What does the Farm to Fork strategy mean for Ireland?

ISPCA CEO, Dr Andrew Kelly said: “The ISPCA believes that the new Farm to Fork strategy gives Ireland an opportunity to improve the welfare of farmed animals. In the 2016 EU Commission Barometer (No. 442) on the Attitudes of European Citizens to Animal Welfare, 84% of Irish Citizens indicated that they believed the welfare of farmed animals in Ireland should be better protected. The new strategy paves the way for intensive farming to be phased out over time and a move towards eating less but better, higher welfare meat products is very possible. Irish Citizens also indicated that they would be prepared to pay more for meat produced to higher welfare standards and honestly labelled (e.g. RSPCA Assured), so the farming industry should embrace this as farmers can and will benefit. Intensive farming in Ireland needs to be phased out to ensure that the highest welfare standards are in place and to ensure that the consumer is given a choice. It is little known in Ireland that of the approximately 3.5 million pigs slaughtered for human consumption annually in Ireland 99% are reared in intensive indoor units and 97% of piglets have their tails cut off without anaesthetic or pain relief to prevent biting, despite it being prohibited under the EU Pigs Directive over 10 years ago. Only recently has the Irish government started to address this issue and only because of pressure from the EU Commission. In addition 1.4 million laying hens in Ireland (54% of the total) are kept in intensive indoor units in ‘combi-cages’ which give each bird space the size, on average, of an A4 sheet of paper. Caged laying hens have very little quality of life and one could argue that they do not have a life worth living. The ISPCA supported the ECI End the Cage Age calling for an end to the use of cages for farmed animals and a move towards higher welfare standards attracting 1.6 million signatures from EU citizens. The new Farm to Fork strategy opens the door for a phase out of cages for laying hens in Ireland by 2025. This would also conform to the Department of Agriculture, Food and Marine (DAFM) animal welfare strategy due to be launched this year.”

 

1.4 million laying hens in Ireland are kept in cages (image above)

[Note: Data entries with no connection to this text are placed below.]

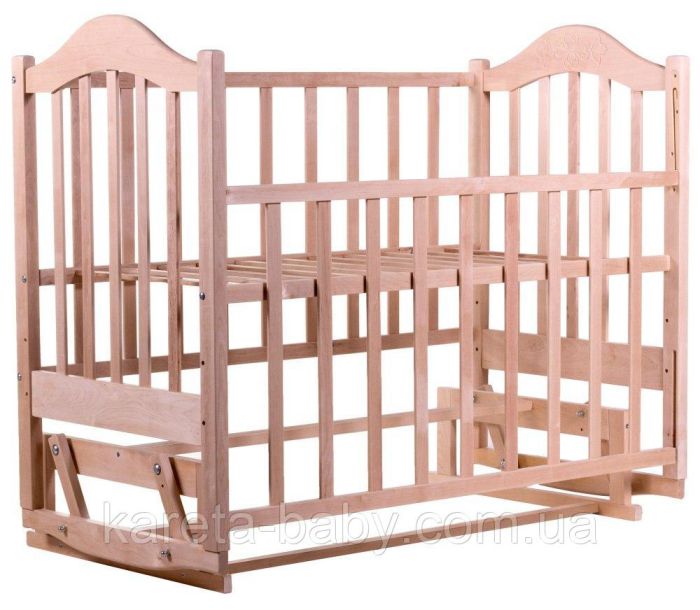 Кровать Babyroom Дина D200 маятник  без лака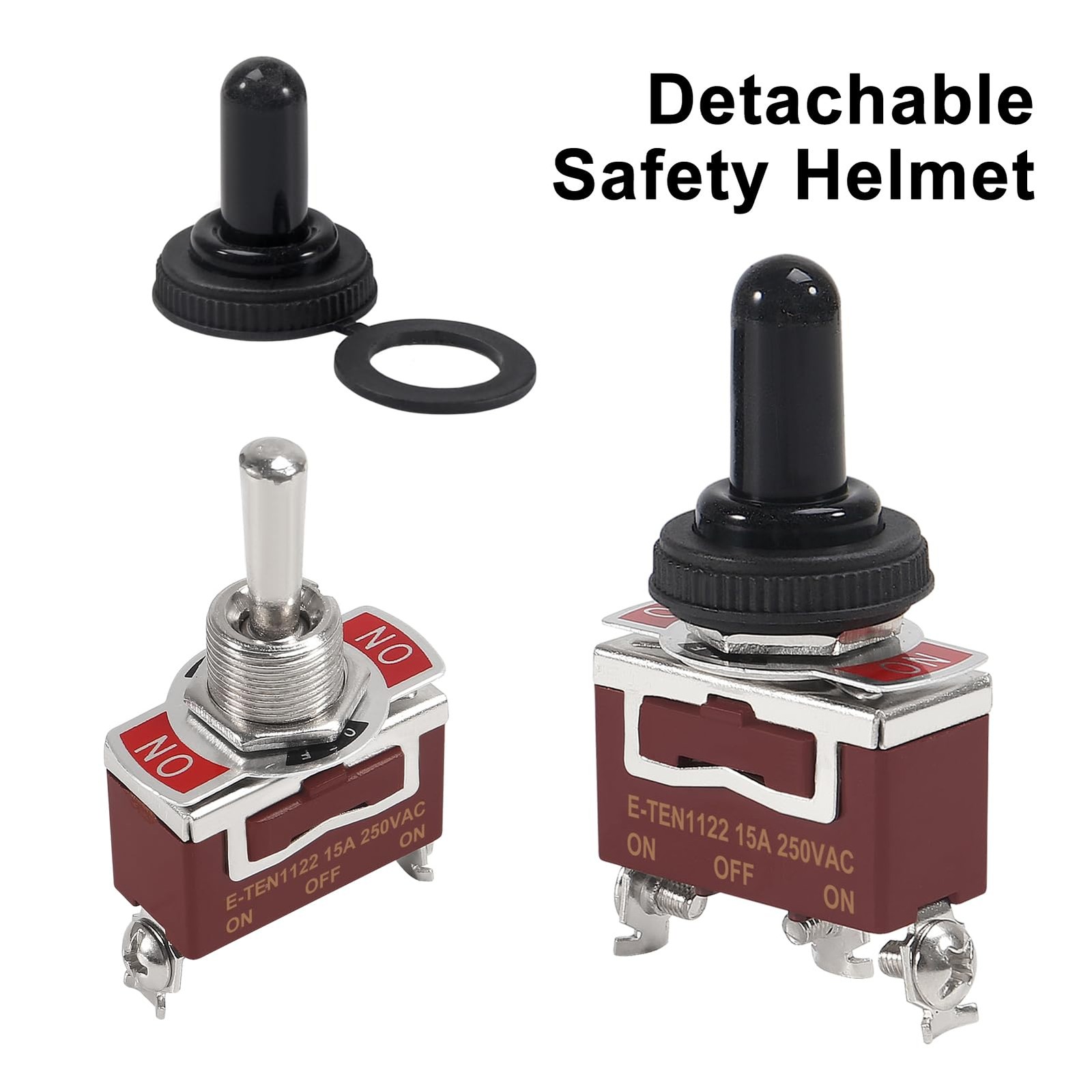 Waterproof Toggle Switch 12V Marine ON Off ON 3 Pin 3 Position SPDT 12 Volt D...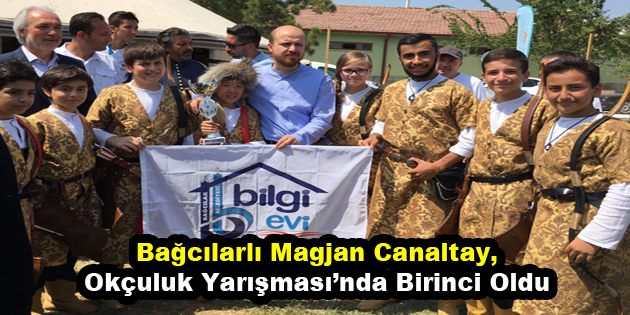 Bağcılarlı Magjan Canaltay, Okçuluk Yarışması’nda birinci oldu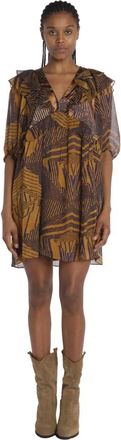 BA&SH Acacia Mini Jurk - Dames - Korte kleedjes - Veelkleurig - M - Kleedjes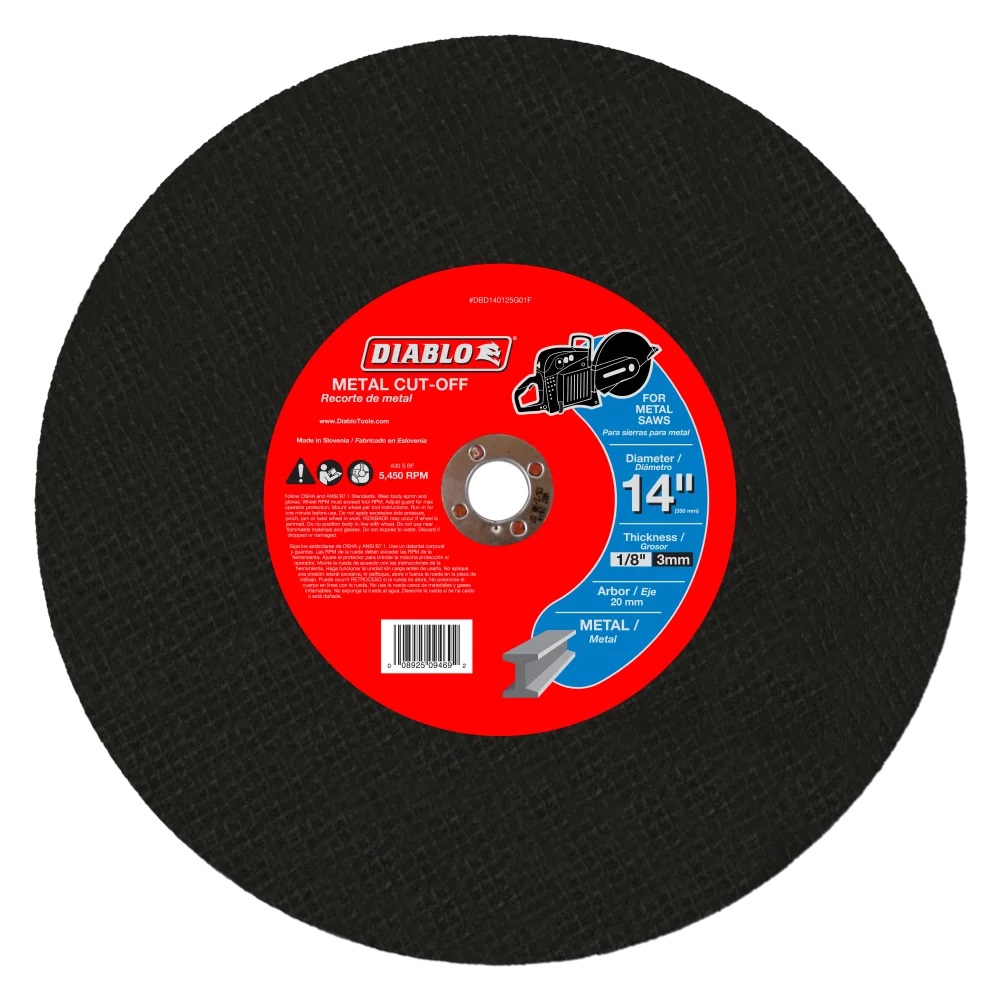 14-Inch Metal High Speed Cut Off Disc 20-Mm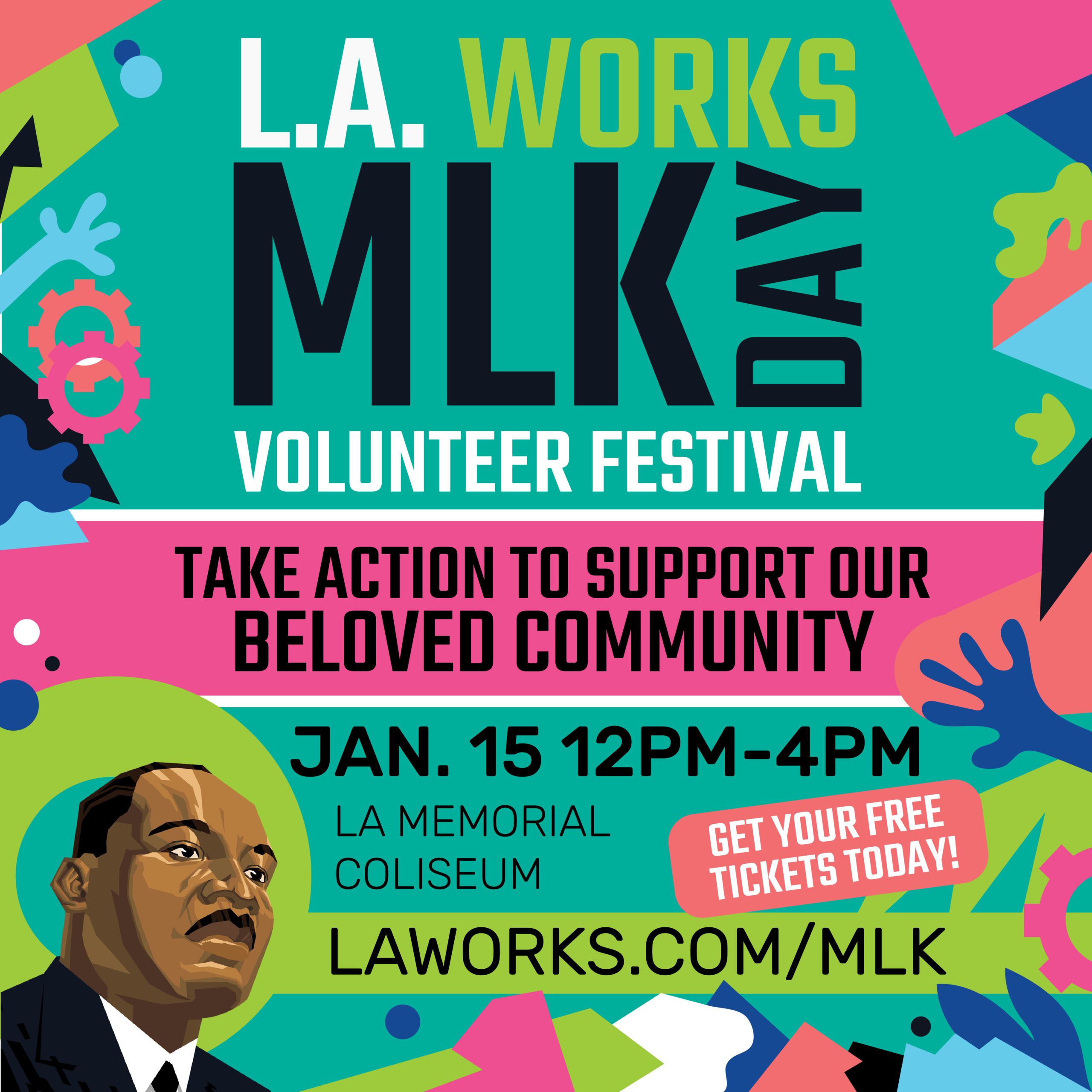 L.A. Works MLK Day Volunteer Festival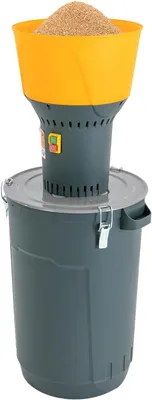 Produktbild von Getreidemühle Elektrische 60L Elektromotor Schrotmühle 1300W 400kg/h Zerkleinerer mit 5 Mahlsiebe und Schraubenschlüssel Grinder Futtermühle für Getreide Futterherstellung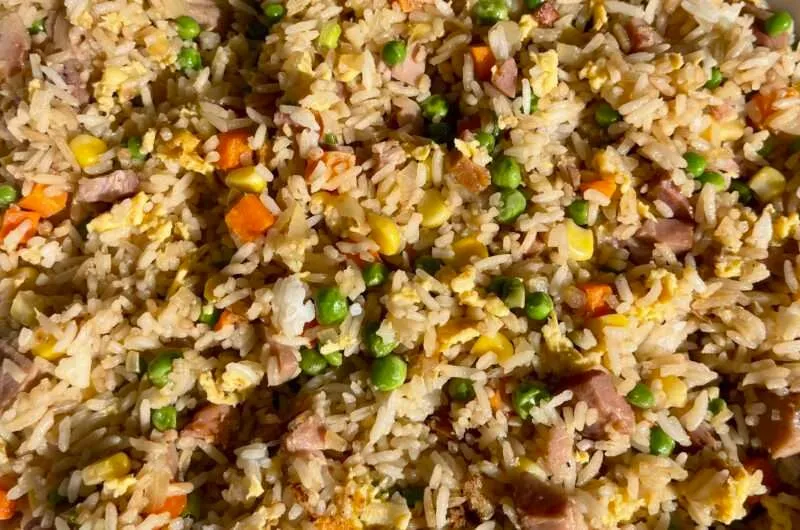 Christmas Ham Fried Rice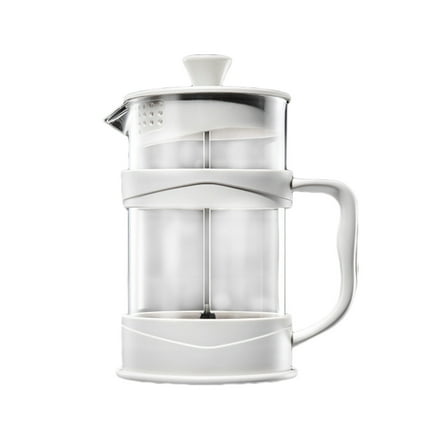 Ycandiee Coffee/Tea Maker, Camping Mini Coffee/Tea Press of Stainless Steel Filter and Heat Resistant Glass, Cold Brew Coffee Maker 12OZ for Travel& Home Gift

Both strategies recognise that the wildlife trade and intensive farming together add up to more than the sum of their parts, and not just where zoonosis such as COVID-19 are concerned. The Biodiversity to 2030 Strategy states several times that it will work in tandem with the new Farm to Fork Strategy and the revised Common Agricultural Policy (CAP), and that the Commission will ensure that the CAP’s strategic plans lead to the use of sustainable practices such as organic farming, agro-ecology, and stricter animal welfare standards. Similarly, the Farm-to-Fork Strategy asserts that “the Commission will ensure the implementation of this strategy in close coherence with the other elements of the Green Deal, particularly the Biodiversity strategy”.

The finalised strategies will now be rolled out, with the European Parliament adopting a resolution on the content later this year.

The ISPCA will be working with our colleagues at Eurogroup for Animals and its 70 fellow-member NGOs across Europe and beyond, to influence the European Parliament’s response to the two strategies, to mobilise Irish and other European citizens in the days ahead by contacting their MEPs and making their voices (and Eurogroup for Animal’s and their members, including the ISPCA’s) recommendations heard.